When swimming in dark waters, the jellyfish looks light because it contains proteins that are fluorescent or can be fluorescent. Emitted green light is not only beautiful to look at, but also inspire the British scientist to use it.

Professor Norman Maitland from Yorkshire Cancer Research Laboratory, managed to isolate the protein in the laboratory at York University and injected cancer cells. With a special camera, the protein seemed to glow when reacts with abnormal cells.
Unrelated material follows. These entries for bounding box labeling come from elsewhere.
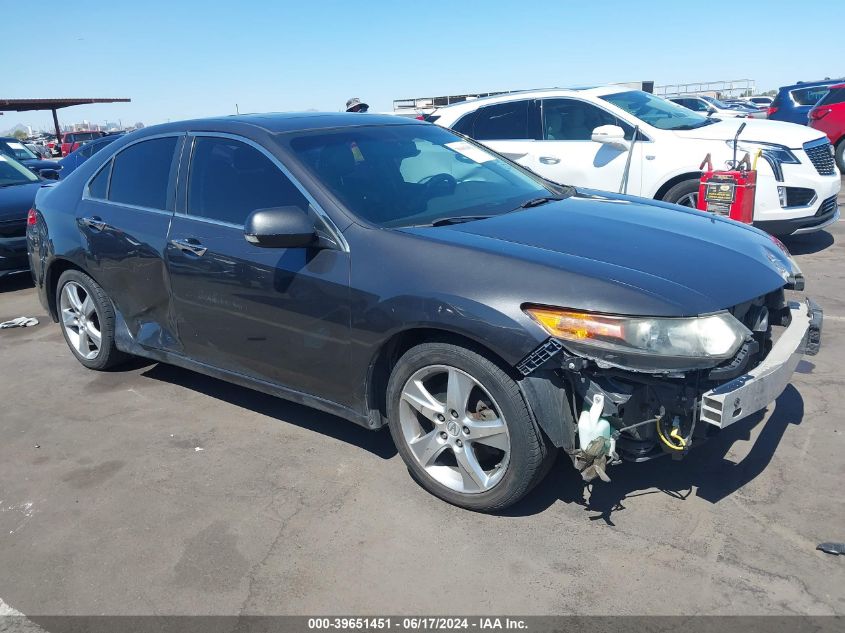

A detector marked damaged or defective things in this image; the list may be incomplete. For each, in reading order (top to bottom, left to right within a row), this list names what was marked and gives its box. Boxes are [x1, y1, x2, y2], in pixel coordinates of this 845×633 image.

exposed headlight assembly [724, 137, 796, 179]
cracked pavement [0, 180, 840, 616]
exposed headlight assembly [524, 306, 748, 370]
front end damage [516, 288, 824, 482]
damaged front bumper [704, 298, 820, 428]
"The technology available today such as X-rays much less difficult to penetrate into the bone tissue, making it difficult to detect microscopic bone cancer. Jellyfish protein can help overcome them," Prof Norman said.

When the camera is activated, the jellyfish protein that will always be bound to the cancer cells more easily detected because of its glow. Prof. Norman called the scanning process with this special camera with Virimaging terms, abbreviations of virus imaging.

As the name implies, the jellyfish protein is indeed incorporated into the cancer cells in the form of the virus. The workings of the virus has been designed to attack only cancer cells that are guaranteed not misplaced because it does not attack healthy tissue.

Although very promising for cancer treatment, Professor Norman admits that they took less than 5 years into the future for this technology could be applied to humans. Currently trials are done is still limited to laboratory scale.